Er kann aber noch viel mehr. Der Techniker ist ständig beim Kunden. Seine Sicht als Techniker ist bis jetzt fokussiert auf das gemeldete Problem und seine Behebung. Man kann ihn aber auch auf Kundenbedürfnisse sensibilisieren. Das können Ergänzungsprodukte, Schulungen, Upgrades und Software, aber auch Gesamtlösungen sein.

Im Gegensatz zum Verkäufer muss der Techniker keine Blockaden überwinden. Sofern er seine Arbeit macht und freundlich ist, ist er als Berater gut angesehen: "Er will ja nicht verkaufen." Trotzdem - oder gerade um diesen Vorteil nicht zu verspielen - muss behutsam vorgegangen werden.

Überlegter Paradigmenwechsel ist notwendig

Der Techniker muss geschult werden, er muss lernen, innerhalb seiner primären Rolle zu beobachten und Kundenbedarf zu erkennen. Er darf auf keinen Fall in die Druckverkäuferrolle verfallen. Er muss den Kunden vorsichtig aufklären, beraten und den Bedarf an den Verkauf weitermelden.
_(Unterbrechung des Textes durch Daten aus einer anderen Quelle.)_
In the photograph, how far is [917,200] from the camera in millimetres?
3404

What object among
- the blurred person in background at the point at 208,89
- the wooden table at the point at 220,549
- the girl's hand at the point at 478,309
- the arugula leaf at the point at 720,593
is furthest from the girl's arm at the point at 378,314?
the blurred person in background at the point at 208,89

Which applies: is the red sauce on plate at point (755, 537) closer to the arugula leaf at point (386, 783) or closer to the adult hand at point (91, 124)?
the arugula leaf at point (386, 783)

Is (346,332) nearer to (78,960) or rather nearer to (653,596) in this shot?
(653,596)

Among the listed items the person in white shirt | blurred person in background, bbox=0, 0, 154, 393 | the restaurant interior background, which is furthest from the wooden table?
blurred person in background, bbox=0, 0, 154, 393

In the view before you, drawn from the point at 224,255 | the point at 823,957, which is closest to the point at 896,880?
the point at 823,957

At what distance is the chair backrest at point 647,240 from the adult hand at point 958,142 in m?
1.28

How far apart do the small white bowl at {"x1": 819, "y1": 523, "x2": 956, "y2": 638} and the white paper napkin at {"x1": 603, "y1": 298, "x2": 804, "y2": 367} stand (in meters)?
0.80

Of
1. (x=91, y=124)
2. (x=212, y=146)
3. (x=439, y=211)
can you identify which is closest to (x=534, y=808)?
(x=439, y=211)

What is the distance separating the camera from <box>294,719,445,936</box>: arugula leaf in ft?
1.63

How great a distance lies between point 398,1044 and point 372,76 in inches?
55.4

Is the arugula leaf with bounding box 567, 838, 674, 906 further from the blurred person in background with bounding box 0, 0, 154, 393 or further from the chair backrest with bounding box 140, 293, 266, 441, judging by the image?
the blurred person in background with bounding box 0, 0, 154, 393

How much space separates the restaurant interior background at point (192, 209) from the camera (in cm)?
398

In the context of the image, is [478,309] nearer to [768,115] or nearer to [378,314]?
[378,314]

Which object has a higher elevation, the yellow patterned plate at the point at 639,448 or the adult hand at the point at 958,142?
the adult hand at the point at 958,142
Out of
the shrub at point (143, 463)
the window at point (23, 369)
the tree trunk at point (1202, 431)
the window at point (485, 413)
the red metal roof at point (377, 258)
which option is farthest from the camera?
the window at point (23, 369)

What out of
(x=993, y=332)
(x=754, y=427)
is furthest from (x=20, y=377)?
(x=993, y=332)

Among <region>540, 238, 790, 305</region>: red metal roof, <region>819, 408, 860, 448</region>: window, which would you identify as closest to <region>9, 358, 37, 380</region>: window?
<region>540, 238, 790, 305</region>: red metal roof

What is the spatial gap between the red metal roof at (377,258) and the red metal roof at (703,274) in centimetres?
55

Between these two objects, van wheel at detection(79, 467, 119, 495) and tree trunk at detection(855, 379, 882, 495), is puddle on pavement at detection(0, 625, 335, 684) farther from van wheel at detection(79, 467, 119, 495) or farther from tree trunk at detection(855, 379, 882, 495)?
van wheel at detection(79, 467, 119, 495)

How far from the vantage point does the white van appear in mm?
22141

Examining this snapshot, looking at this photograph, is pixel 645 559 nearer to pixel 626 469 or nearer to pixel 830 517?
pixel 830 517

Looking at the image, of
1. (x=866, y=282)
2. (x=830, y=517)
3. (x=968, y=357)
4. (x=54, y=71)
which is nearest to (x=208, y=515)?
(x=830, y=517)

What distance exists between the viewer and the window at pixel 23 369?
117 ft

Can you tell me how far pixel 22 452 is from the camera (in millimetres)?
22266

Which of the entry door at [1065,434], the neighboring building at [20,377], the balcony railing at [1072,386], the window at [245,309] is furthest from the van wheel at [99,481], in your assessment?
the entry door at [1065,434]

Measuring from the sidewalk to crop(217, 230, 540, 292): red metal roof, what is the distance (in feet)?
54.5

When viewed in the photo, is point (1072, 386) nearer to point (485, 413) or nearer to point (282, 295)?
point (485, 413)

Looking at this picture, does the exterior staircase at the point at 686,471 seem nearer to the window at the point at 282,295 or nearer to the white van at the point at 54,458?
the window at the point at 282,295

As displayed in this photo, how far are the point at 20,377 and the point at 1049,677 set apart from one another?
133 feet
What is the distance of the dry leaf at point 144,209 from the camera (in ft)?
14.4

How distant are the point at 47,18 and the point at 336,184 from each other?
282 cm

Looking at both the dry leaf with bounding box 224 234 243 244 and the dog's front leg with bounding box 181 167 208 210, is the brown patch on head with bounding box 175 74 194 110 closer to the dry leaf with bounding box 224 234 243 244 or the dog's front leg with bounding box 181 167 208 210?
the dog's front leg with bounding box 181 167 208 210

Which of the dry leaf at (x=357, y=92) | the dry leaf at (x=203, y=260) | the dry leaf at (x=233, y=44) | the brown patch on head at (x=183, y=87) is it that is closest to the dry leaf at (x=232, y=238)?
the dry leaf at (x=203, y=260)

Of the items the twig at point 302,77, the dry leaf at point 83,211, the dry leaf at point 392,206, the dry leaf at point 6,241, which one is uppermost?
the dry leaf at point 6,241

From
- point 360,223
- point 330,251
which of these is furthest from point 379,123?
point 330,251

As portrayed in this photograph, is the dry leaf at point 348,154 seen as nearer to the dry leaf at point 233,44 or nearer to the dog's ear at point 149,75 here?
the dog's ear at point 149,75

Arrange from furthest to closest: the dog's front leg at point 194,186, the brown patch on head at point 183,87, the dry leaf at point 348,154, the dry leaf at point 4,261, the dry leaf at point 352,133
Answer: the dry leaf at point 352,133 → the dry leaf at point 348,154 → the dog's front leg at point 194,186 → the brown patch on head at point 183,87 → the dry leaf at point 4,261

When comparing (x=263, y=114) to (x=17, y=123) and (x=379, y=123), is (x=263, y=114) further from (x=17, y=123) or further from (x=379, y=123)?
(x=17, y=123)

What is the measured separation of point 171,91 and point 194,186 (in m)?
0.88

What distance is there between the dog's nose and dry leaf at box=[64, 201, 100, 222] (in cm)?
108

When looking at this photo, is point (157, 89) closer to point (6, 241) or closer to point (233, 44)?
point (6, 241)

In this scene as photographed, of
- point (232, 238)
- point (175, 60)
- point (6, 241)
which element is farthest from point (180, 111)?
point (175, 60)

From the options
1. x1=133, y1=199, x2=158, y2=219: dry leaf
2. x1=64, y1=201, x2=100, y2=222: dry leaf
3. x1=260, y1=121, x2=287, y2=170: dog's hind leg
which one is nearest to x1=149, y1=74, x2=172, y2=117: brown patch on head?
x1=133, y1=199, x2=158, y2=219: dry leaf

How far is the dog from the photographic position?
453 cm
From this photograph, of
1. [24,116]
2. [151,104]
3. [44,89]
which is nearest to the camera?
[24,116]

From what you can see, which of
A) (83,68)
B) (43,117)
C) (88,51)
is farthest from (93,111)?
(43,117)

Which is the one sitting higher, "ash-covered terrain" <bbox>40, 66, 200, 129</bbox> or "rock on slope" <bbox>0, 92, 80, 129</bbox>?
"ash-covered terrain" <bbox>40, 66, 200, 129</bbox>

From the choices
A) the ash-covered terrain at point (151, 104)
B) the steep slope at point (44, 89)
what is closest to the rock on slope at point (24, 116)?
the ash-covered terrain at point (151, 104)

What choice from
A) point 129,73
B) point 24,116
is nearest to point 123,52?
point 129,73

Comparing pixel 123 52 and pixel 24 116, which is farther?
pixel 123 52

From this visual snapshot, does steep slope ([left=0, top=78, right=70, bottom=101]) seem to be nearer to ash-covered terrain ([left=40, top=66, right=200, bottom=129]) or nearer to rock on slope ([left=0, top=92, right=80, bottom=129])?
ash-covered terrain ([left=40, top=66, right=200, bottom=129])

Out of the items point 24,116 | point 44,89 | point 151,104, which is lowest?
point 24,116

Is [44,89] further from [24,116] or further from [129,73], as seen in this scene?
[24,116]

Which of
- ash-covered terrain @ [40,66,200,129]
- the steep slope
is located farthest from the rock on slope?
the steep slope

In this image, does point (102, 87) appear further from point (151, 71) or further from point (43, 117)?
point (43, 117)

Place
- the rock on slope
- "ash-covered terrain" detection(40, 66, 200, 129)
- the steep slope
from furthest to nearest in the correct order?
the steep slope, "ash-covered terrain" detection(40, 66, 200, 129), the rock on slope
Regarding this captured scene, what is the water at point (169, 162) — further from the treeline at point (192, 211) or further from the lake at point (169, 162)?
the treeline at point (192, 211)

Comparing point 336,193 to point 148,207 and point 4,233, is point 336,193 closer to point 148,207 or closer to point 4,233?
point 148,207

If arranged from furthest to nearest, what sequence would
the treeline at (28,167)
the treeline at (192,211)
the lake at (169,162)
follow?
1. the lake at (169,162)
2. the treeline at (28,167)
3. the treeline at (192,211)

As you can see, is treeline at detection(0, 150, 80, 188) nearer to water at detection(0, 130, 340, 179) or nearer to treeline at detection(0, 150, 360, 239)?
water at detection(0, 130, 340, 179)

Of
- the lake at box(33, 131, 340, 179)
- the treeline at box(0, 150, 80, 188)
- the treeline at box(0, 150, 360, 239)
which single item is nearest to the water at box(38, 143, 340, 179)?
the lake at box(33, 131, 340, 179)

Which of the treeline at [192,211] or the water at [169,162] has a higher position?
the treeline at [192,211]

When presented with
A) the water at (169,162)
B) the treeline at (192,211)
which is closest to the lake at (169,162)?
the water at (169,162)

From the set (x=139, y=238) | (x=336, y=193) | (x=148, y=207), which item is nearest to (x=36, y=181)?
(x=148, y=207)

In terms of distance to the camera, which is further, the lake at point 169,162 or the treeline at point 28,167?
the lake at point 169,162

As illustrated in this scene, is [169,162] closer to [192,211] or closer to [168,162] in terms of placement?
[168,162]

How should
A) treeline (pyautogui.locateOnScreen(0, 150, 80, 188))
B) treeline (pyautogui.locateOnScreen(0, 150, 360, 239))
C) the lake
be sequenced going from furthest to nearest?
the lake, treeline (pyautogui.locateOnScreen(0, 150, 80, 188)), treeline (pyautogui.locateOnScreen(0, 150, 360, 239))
Der Techniker sollte nicht zu eigenen Abschlüssen berechtigt sein, außer das Vertriebskonzept sieht dies vor. Vielmehr sollte er eine "Tipp-Provision" erhalten, um entsprechend motiviert sein.

Er wird sich dann auch eigene Gedanken machen, neue Kunden suchen, eigene Ideen entwickeln oder zumindest konstruktiv den Vertrieb mitgestalten.

Vertrieb sollte aufgestockt werden

Wirklich gute Vertriebsmitarbeiter sind heutzutage nur schwer zu bekommen. Mit etwas Glück stellt das eine oder andere unentdeckte Naturtalent fest, dass ihm der Verkauf Spaß macht. Dann kann man nur noch gratulieren, man hat einen motivierten Vertriebsmitarbeiter, der etwas von seinem Produkt versteht.

In diesem "Sub-Vertrieb" liegen die zurzeit größten Wachstums-potenziale, aber auch Gefahren, wenn diese falsch angegangen werden.

Das Motto "Wir sind doch nicht doof" stimmt dahingehend, dass der Kunde spürt, wenn ihm etwas angedreht wird. Der vorhandene Außendienst sollte eingebunden werden, damit keine kontraproduktive Konkurrenz entsteht. Es sollte deshalb ein Konzept erstellt werden, und die Beteiligten müssen irgendwann eine Schulung erhalten.

Ulrich Schappach war 1980 einer der ersten Apple-Händler in Deutschland, leitete 20 Jahre lang ein Systemhaus und betreibt nun die Unternehmensberatung Schappach-Marketing.